▸ Study text
=== Section Start ===
Minimum Moves with Wind

Given the starting coordinates \( (x_s, y_s) \) and the destination coordinates \( (x_f, y_f) \) on a 2D Cartesian coordinate system (with the positive \(x\)-axis pointing east and the positive \(y\)-axis pointing north), and a sequence of \(T\) wind directions provided as a string (each character is one of E, S, W, or N), you are allowed to take an action at each time step: either move 1 unit in the direction of the wind or stay in place.

Your task is to determine the minimum number of moves (i.e. the number of times you actually move) needed to reach the destination by taking advantage of the wind. If it is impossible to reach the destination with the given wind sequence, output \( -1 \).

The wind directions affect your displacement as follows:

• E: move east (i.e. \( +1 \) in \(x\))
• W: move west (i.e. \( -1 \) in \(x\))
• N: move north (i.e. \( +1 \) in \(y\))
• S: move south (i.e. \( -1 \) in \(y\))

Note: You may choose to ignore a wind even if it is beneficial. The goal is to minimize the number of actual moves taken such that the cumulative moves exactly cover the displacement from \( (x_s, y_s) \) to \( (x_f, y_f) \). The minimal moves required will be the sum of the required units in each direction if it is possible to match them against the wind directions (in order).

inputFormat

The first line contains four integers \( x_s \), \( y_s \), \( x_f \), \( y_f \) separated by spaces.

The second line contains an integer \( T \) representing the number of time steps.

The third line contains a string of length \( T \) consisting of the characters E, S, W, and N, which represent the wind direction at each time step.

outputFormat

Output a single integer: the minimum number of moves needed to reach the destination. If it is impossible to reach the destination with the provided wind directions, output \( -1 \).

sample

0 0 2 -1
4
ESSE

3
=== Section End ===
▸ Problem 1
In the wind problem statement, what must be output if the destination cannot be reached with the given wind sequence?
▸ Problem 2
Reproduce the wind problem statement word for word, from "Note: You may" up to and including "directions (in order).".

▸ Data provided
=== Section Start ===
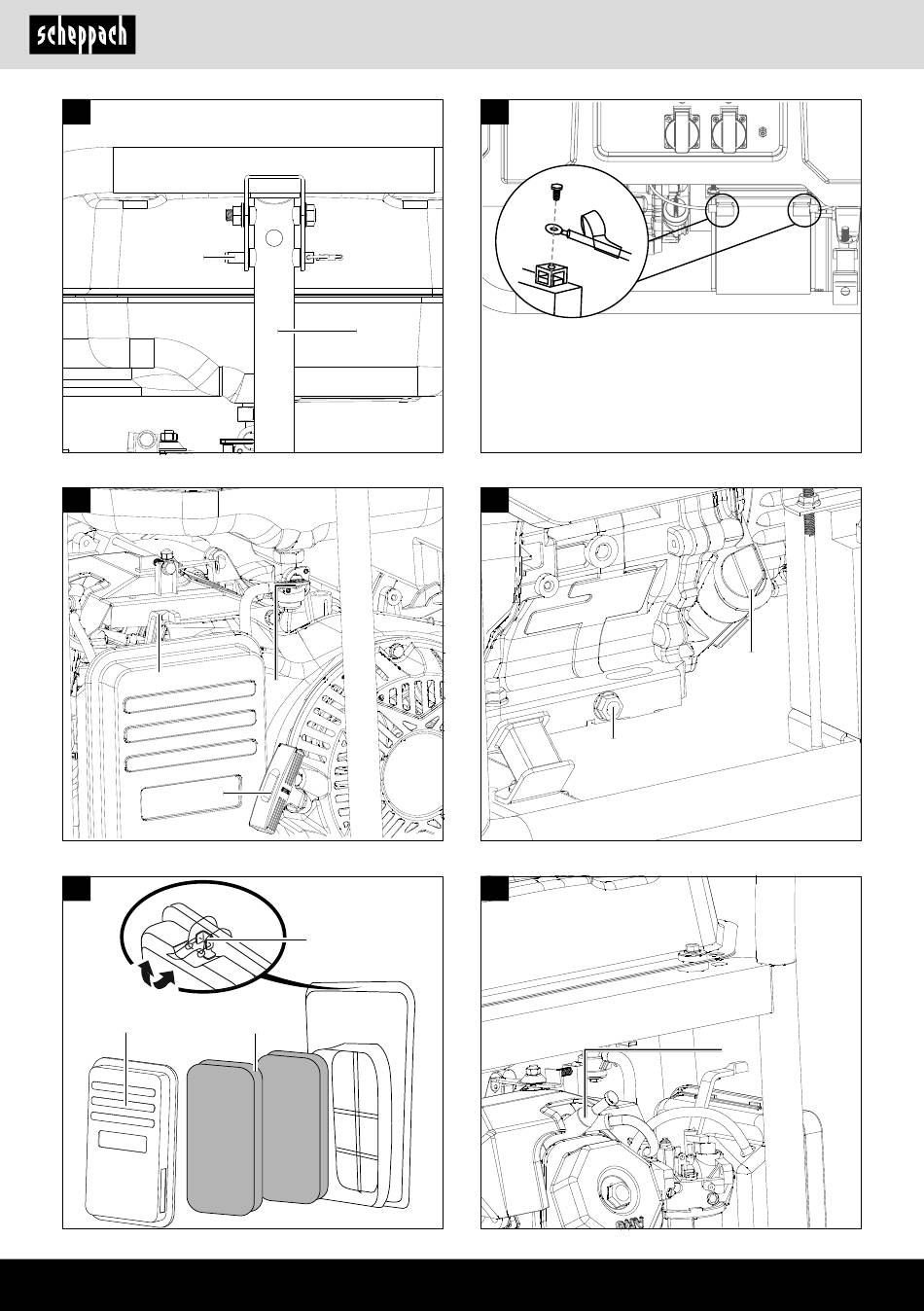 scheppach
=== Section End ===
▸ Written response 1
The output must be -1.

▸ Written response 2
Note: You may choose to ignore a wind even if it is beneficial. The goal is to minimize the number of actual moves taken such that the cumulative moves exactly cover the displacement from \( (x_s, y_s) \) to \( (x_f, y_f) \). The minimal moves required will be the sum of the required units in each direction if it is possible to match them against the wind directions (in order).